Month: March 2009

Currently listening to…

I haven’t done one of my music posts for ages.  Perhaps it’s a sign of age, but recently I just haven’t listened to much new music and certainly none it has been downloaded.  The only new music that’s been downloaded recently has been Keane’s album Perfect Symmetry which includes a number of excellent tracks.  I’ve been a fan of Keane since they first appeared and although this latest album is completely different in style it is style a great album with some strong tunes that are really memorable.  The best songs on the album are two of the singles – The Lovers are Losing and Spiralling.

The other song I am listening to a lot at the moment is an old track – Yes by McAlmont and Butler.  Recently I have been going through my cassettes and gradually throwing them out (largely because I no longer have a cassette player) whilst keeping a note of the songs that I like and want to download.  One song that I stumbled on the other day was Yes and ever since then I’ve been listening to it over and over again.  A brilliant track, written by an excellent songwriter (Butler) and sung by an amazing performer (McAlmont).  It’s just a shame that neither have had the recognition they deserve.

Mark Pack moves on

Liberal Democrat Voice brings news that Mark Pack is moving on to a new job outside of the Liberal Democrats.  I was surprised when I read in Lib Dem Voice that Mark has only worked for the party for eight years as he has felt like an important fixture of party headquarters for far longer.

Hilary’s comment about downloading Mark’s brain sums it all up.  Only the other week I was given a briefing by Mark on election law and then two days ago I had to consult him on one particular question.  He is the obvious person to go to for these sorts of questions.  So how we will manage without him working for the party is difficult to imagine.  Not only that, but he has done some whizzy things that has put the party at the forefront of politics on the internet, despite a considerably smaller budget than the other parties something which I am proud of (even though – as I am sure he is aware – I still remain a little sceptical about the importance of some internet innovations).  Finally, I also remember members in Horney & Wood Green getting pretty excited when Mark moved to the constituency and I know that he then played a key role in Lynne Featherstone’s victory there and Lynne is now also seen seen as being a good example of how to harness the internet to communicate effectively with your constituents.

Mark moving on will be a loss to party headquarters, but I suspect it won’t be the last we see of him.  Good luck Mark.

The simple solution to MPs’ second home allowances

Another week, another scandal about MPs allowances.   It’s obviously about time they were sorted out.  After all, most MPs don’t fiddle their allowances and most of the allowances are used to pay for the things they need to do their job (such as computer, staff, postage, train travel etc) rather than it going in to their own pockets.  But this is all the more reason to sort it out once and for all to make sure the honest MPs are not unfairly tarnished by the dishonest ones or the ones who play the system.

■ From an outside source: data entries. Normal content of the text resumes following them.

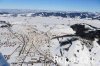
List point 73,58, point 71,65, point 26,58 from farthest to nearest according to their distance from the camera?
point 26,58 < point 73,58 < point 71,65

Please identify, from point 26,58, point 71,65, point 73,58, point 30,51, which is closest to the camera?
point 71,65

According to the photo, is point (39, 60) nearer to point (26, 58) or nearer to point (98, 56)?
point (26, 58)

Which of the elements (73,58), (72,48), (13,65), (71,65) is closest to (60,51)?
(72,48)

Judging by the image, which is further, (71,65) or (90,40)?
(90,40)

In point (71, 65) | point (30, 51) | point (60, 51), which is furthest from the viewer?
point (30, 51)

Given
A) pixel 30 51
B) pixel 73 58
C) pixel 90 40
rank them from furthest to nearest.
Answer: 1. pixel 90 40
2. pixel 30 51
3. pixel 73 58

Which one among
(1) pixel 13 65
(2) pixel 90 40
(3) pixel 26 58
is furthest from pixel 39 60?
(2) pixel 90 40

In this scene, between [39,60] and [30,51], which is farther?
[30,51]

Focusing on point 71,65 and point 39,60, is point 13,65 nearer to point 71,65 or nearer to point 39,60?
point 39,60
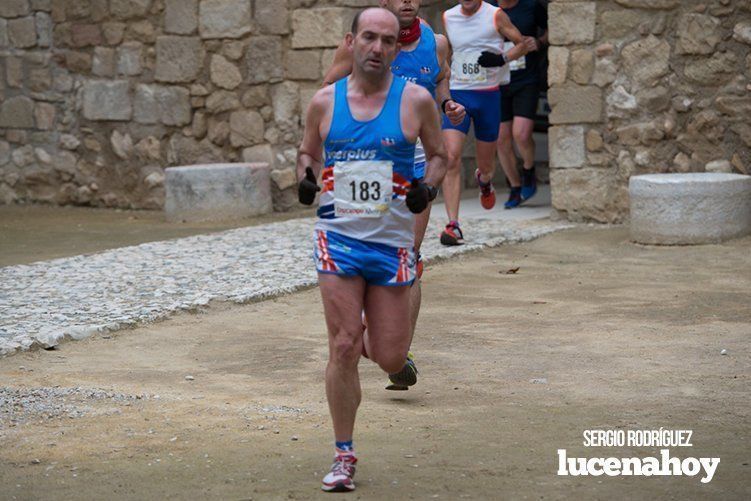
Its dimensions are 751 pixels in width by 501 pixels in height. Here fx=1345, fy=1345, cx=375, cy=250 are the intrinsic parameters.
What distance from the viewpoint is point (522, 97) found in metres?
11.3

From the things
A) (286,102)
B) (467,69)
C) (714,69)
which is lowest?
(286,102)

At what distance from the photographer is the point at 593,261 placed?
8.86m

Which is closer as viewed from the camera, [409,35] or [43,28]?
[409,35]

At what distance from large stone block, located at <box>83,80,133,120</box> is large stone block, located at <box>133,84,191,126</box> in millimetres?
123

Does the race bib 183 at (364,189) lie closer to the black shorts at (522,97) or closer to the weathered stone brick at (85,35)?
the black shorts at (522,97)

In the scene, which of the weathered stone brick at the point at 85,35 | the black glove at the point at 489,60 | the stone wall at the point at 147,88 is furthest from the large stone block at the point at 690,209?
the weathered stone brick at the point at 85,35

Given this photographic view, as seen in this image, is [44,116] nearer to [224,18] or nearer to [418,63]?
[224,18]

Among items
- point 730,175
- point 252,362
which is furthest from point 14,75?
point 252,362

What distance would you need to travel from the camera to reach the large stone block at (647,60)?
1017 cm

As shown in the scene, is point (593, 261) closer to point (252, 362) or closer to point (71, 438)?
point (252, 362)

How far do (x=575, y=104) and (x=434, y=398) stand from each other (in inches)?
225

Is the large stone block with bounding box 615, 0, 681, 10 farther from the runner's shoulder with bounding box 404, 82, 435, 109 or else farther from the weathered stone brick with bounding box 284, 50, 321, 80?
the runner's shoulder with bounding box 404, 82, 435, 109

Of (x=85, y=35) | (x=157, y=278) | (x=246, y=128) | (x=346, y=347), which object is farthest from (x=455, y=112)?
(x=85, y=35)

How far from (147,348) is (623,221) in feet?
17.4
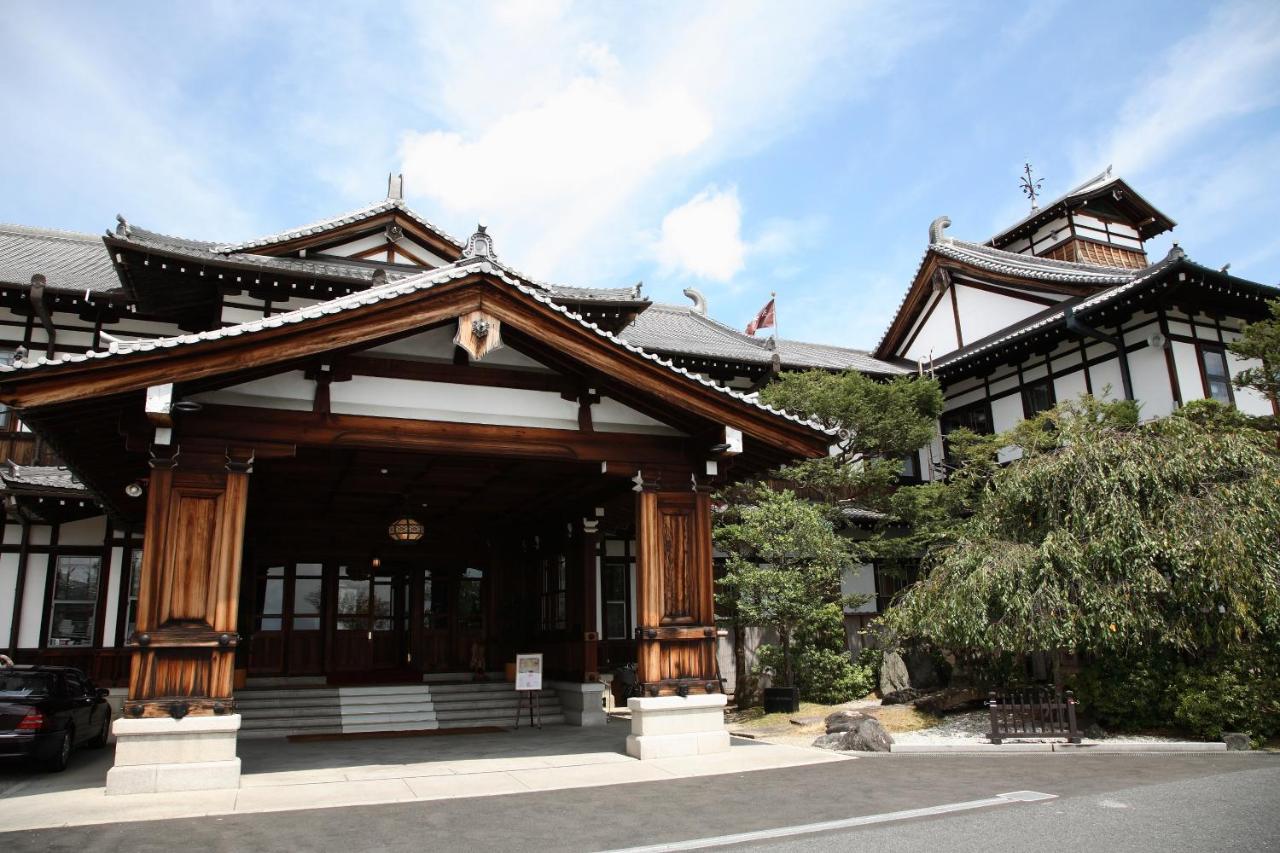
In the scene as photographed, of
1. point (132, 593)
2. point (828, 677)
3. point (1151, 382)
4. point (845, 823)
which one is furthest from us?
point (1151, 382)

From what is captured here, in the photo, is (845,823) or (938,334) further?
(938,334)

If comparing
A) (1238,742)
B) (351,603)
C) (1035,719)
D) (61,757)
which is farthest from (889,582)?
(61,757)

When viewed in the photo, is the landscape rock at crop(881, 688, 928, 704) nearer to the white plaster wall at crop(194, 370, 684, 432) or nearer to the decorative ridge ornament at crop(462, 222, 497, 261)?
the white plaster wall at crop(194, 370, 684, 432)

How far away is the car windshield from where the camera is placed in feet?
35.6

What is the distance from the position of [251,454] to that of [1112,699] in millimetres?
12410

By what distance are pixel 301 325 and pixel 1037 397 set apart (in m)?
19.4

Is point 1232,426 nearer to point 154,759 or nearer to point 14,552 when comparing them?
point 154,759

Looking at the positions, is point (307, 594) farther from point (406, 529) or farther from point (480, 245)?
point (480, 245)

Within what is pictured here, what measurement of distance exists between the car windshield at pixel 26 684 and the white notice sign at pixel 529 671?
651 centimetres

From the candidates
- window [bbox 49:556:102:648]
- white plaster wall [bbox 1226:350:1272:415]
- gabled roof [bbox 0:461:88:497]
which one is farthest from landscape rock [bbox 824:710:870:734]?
white plaster wall [bbox 1226:350:1272:415]

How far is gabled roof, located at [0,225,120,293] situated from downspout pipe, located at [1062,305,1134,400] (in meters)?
20.3

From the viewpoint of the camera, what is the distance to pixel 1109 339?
66.1 feet

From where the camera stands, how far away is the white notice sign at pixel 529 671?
1444 cm

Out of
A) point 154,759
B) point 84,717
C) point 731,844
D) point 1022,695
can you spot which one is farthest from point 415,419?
point 1022,695
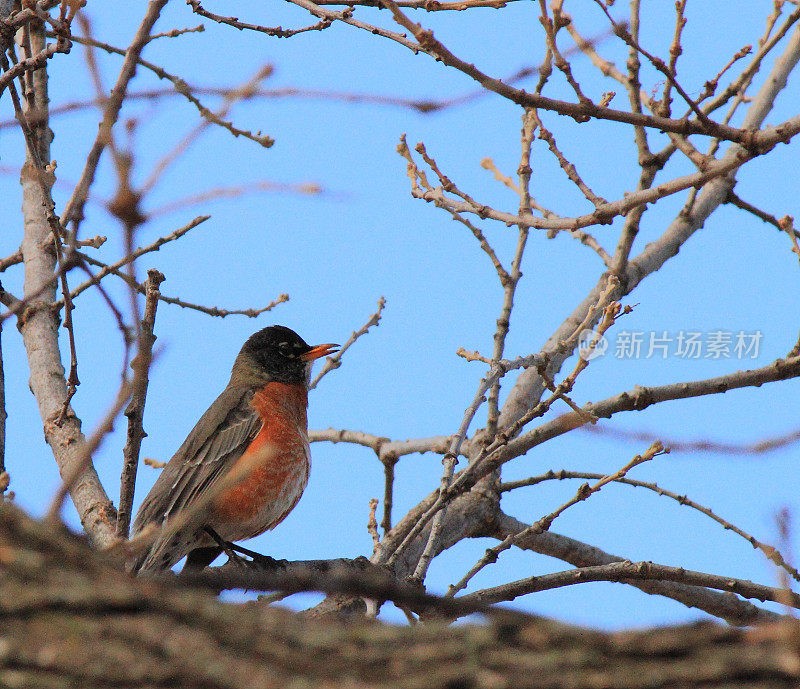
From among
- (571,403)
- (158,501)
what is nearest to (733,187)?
(571,403)

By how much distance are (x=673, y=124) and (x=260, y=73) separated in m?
1.86

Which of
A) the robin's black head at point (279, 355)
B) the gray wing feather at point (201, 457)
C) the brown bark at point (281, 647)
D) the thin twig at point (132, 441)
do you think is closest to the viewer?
the brown bark at point (281, 647)

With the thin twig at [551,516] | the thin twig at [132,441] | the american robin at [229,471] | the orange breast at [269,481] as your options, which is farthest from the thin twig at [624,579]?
the orange breast at [269,481]

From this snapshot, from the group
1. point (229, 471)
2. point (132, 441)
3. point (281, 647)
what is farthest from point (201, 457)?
point (281, 647)

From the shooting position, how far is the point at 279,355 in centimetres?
666

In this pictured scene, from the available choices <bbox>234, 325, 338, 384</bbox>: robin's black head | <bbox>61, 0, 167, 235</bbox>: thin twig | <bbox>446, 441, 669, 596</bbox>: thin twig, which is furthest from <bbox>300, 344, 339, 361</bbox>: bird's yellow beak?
<bbox>61, 0, 167, 235</bbox>: thin twig

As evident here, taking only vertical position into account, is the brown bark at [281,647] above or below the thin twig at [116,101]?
below

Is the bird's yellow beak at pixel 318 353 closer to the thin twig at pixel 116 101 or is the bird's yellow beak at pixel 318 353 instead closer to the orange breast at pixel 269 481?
the orange breast at pixel 269 481

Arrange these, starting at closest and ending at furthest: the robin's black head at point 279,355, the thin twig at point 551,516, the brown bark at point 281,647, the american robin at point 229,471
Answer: the brown bark at point 281,647 → the thin twig at point 551,516 → the american robin at point 229,471 → the robin's black head at point 279,355

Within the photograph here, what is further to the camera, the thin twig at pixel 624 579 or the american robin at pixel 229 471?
the american robin at pixel 229 471

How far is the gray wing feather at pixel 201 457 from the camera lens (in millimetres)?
5137

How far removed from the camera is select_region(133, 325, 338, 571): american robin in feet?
16.5

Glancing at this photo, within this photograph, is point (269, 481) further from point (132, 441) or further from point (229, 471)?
point (132, 441)

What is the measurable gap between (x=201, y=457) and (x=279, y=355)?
1.42m
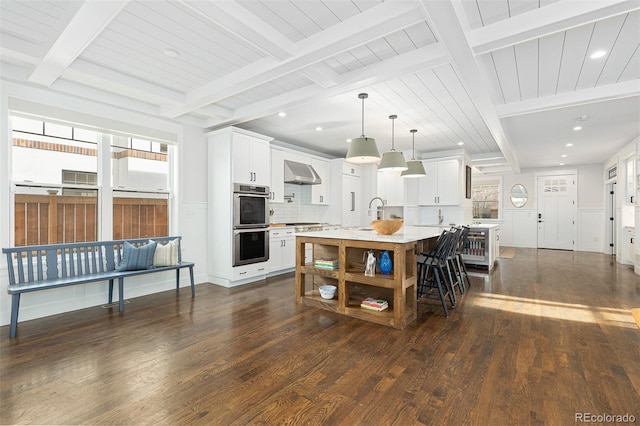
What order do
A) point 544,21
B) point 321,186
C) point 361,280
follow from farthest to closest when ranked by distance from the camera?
1. point 321,186
2. point 361,280
3. point 544,21

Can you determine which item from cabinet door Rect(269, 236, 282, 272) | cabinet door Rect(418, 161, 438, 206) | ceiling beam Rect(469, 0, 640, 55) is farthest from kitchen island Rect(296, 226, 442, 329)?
cabinet door Rect(418, 161, 438, 206)

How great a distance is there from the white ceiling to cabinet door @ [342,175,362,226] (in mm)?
2178

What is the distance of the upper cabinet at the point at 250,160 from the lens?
15.7 ft

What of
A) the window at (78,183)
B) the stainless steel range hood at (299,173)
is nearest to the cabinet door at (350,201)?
the stainless steel range hood at (299,173)

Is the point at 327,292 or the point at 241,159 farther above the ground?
the point at 241,159

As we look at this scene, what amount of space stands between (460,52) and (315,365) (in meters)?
2.70

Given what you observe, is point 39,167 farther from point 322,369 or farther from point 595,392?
point 595,392

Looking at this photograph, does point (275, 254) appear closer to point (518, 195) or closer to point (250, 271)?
point (250, 271)

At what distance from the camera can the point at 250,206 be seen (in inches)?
196

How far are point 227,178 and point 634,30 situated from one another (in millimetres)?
4552

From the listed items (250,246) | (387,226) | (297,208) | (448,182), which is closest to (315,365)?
(387,226)

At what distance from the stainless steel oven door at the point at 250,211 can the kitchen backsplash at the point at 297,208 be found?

What I don’t understand is how some of these MPs can be so stupid about their expenses.  In the case of Dawn Butler (Labour MP for Brent South) you can actually make an interesting contrast with Sarah Teather (Lib Dem MP for Brent East).  Dawn Butler has claimed £37,245 to run her home in Wembley when she already has a home in Stratford – two places that are roughly equidistant from Westminster.  Sarah Teather however claims nothing as she only has the one home and doesn’t see the need for two when she lives in Willesden Green in her constituency just nine stops from Westminster along the Jubilee Line.  The justification from most MPs for claiming the allowance is that they are entitled to it.  That may be true, but as an MP it is important you have due regard to the most appropriate way of spending tax payers money.  Using it to pay for a second home is far from a good use when you don’t actually need it.

This post isn’t intended just a Dawn Butler bashing exercise though, but it is interesting that none of the Lib Dem MPs in London claim their second home allowance (most Labour and Conservative MPs do).  It’s also worth noting that Sarah Teather was campaigning on this issue a long time before the recent controversies over Dawn Butler and Harrow East MP Tony McNulty.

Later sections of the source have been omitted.